Elham Azizi Receives a CZI Science Diversity Leadership Award

By
Lorenza Favrot and Harry Kelso
October 19, 2022

Elham Azizi - Herbert and Florence Irving Assistant Professor of Cancer Data Research (in the Herbert and Florence Institute for Cancer Dynamics and the Herbert Irving Comprehensive Cancer Center) and Assistant Professor of Biomedical Engineering - has received a Chan Zuckerberg Initiative (CZI) Science Diversity Leadership award for her project titled “Computational Modeling of Regulatory Mechanisms in the Spatial Breast Tumor Microenvironment Purpose.” Launched earlier this year in collaboration with the National Academies of Sciences, Engineering, and Medicine (NASEM), the Science Diversity Leadership award recognizes outstanding early- to mid-career researchers in the biomedical sciences who foster diversity, equity, and inclusion in their scientific fields through their outreach, mentoring, teaching and leadership efforts.

The $1.15 million grant will support the Azizi lab for five years to develop novel machine learning tools to dissect underlying dysregulated mechanisms in the triple-negative breast tumor microenvironment through integrating spatial multi-omics data. Elham Azizi’s lab integrates novel machine learning techniques and cutting-edge genomic and imaging technologies to characterize the complex populations of interacting cell types in the tumor microenvironment and their underlying circuitry to guide improved and personalized cancer therapies.

“The Science Diversity Leadership program is unique in that it provides generous funding for both research and outreach activities, enabling us to make advances on both fronts,” Elham Azizi explains. “The project aims to study gene circuitry underlying dysfunctional immune cells interacting with breast tumor cells in patient specimens. Toward this goal, our group will develop machine learning techniques for integrating different types of spatially resolved genomic data, including transcriptional, proteomic, and epigenetic data. Our efforts will also include establishing workshops, courses, and internship opportunities for underrepresented high school and undergraduate students and engaging them in impactful research.”

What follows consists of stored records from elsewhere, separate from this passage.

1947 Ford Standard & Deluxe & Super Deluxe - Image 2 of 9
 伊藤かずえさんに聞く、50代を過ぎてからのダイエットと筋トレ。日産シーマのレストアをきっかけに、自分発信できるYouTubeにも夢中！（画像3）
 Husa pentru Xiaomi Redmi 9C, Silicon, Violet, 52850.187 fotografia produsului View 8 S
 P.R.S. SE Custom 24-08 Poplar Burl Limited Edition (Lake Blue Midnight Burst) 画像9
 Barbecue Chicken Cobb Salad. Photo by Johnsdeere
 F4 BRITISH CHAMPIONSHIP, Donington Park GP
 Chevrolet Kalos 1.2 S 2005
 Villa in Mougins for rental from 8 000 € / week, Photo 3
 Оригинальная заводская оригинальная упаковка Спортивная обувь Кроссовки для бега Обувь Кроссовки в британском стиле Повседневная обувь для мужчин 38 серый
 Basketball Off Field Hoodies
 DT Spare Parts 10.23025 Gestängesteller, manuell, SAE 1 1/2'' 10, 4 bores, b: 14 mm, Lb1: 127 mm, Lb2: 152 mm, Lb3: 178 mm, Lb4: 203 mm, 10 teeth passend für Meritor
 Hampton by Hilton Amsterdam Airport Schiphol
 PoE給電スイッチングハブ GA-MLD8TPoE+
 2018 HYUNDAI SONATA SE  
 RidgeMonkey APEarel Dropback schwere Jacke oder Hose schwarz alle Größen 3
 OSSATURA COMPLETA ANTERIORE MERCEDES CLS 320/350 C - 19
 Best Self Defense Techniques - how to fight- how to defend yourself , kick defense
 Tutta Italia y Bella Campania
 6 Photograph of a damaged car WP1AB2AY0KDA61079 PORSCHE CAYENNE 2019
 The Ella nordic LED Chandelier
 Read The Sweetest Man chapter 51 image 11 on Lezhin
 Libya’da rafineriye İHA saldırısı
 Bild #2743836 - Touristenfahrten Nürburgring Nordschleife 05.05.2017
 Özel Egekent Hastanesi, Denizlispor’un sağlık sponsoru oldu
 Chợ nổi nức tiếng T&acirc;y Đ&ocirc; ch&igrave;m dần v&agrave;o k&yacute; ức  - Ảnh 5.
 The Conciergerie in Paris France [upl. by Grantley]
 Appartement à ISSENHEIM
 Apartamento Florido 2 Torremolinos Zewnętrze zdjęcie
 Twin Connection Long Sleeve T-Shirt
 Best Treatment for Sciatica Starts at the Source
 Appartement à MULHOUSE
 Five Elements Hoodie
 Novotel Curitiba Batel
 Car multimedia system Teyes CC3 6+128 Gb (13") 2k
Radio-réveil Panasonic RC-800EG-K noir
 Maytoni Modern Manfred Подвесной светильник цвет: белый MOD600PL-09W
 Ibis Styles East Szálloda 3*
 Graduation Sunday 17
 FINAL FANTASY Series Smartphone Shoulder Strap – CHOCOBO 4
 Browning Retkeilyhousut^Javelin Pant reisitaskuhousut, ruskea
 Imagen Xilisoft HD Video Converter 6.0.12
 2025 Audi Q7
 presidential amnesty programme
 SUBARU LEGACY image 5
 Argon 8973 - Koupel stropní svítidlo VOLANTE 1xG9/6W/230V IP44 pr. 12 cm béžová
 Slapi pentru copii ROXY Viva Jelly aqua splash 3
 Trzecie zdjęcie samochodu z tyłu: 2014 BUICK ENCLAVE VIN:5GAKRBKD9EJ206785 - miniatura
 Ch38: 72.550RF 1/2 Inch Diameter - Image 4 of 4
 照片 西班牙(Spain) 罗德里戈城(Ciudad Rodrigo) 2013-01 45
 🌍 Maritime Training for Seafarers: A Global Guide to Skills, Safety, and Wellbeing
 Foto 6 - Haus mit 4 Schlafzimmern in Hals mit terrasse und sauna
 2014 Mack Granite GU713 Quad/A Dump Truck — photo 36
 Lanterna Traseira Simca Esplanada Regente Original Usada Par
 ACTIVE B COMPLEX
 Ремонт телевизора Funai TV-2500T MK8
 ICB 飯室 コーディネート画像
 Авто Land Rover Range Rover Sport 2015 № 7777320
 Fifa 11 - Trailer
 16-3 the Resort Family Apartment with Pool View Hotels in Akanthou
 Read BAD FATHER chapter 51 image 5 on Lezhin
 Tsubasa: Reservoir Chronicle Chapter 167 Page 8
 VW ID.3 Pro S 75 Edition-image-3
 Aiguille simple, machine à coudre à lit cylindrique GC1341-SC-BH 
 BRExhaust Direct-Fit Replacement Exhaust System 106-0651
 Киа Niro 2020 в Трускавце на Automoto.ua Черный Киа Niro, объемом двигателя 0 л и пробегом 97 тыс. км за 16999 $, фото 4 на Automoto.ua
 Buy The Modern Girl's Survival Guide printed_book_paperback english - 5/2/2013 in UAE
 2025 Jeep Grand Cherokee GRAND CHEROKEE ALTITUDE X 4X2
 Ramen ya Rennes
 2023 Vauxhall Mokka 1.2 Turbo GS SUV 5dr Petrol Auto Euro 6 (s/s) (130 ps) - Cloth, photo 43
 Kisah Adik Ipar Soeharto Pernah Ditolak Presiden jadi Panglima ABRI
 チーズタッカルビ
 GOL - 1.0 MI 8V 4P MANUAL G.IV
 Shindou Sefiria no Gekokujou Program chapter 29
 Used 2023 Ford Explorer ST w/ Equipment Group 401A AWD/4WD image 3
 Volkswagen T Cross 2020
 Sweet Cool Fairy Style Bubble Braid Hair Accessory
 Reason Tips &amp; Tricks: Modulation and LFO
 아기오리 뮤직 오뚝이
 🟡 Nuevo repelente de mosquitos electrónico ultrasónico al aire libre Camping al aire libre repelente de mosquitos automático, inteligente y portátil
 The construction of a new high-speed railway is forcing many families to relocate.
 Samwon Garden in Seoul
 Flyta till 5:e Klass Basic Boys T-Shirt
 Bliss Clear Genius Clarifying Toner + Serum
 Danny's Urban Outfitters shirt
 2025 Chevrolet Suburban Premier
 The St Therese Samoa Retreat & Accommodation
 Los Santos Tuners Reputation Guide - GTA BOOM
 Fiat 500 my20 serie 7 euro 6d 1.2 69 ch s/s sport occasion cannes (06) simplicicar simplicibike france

However, Azizi sees the broader importance of diversity in science across the globe, especially regarding the ongoing protests in Iran, where she grew up and went to college. “In fostering diversity in our scientific community, it is important to recognize historical and ongoing inequities and how gender, cultural and ethnic identity impacts educational success from early stages of education,” says Azizi with regard to the mission of this award. “My personal experience with discrimination against women in Iran has shaped my philosophy in building a broadly inclusive program. I stand with the ongoing women-led uprising in Iran with the beautiful slogan of Women-Life-Freedom ignited by Mahsa Amini's death, though hers certainly not an isolated case and rather an embodiment of decades of systematic oppression of women. I was one of the fortunate ones who managed to immigrate and find extremely supportive mentors who lifted me at critical moments. This movement has unfortunately been confronted with brutal violence including attacks on university campuses such as my alma mater, Sharif University. I ask the scientific community to be the voice of students and women courageously fighting for freedom, and to not leave them in the darkness of internet shut down.”

Azizi added, “I believe creative, collaborative and multidisciplinary scientific research demands talents from diverse backgrounds. I cannot imagine the scientific advances and innovative solutions we would achieve if the protesting and perishing high-schoolers and college students had the same opportunities I had.”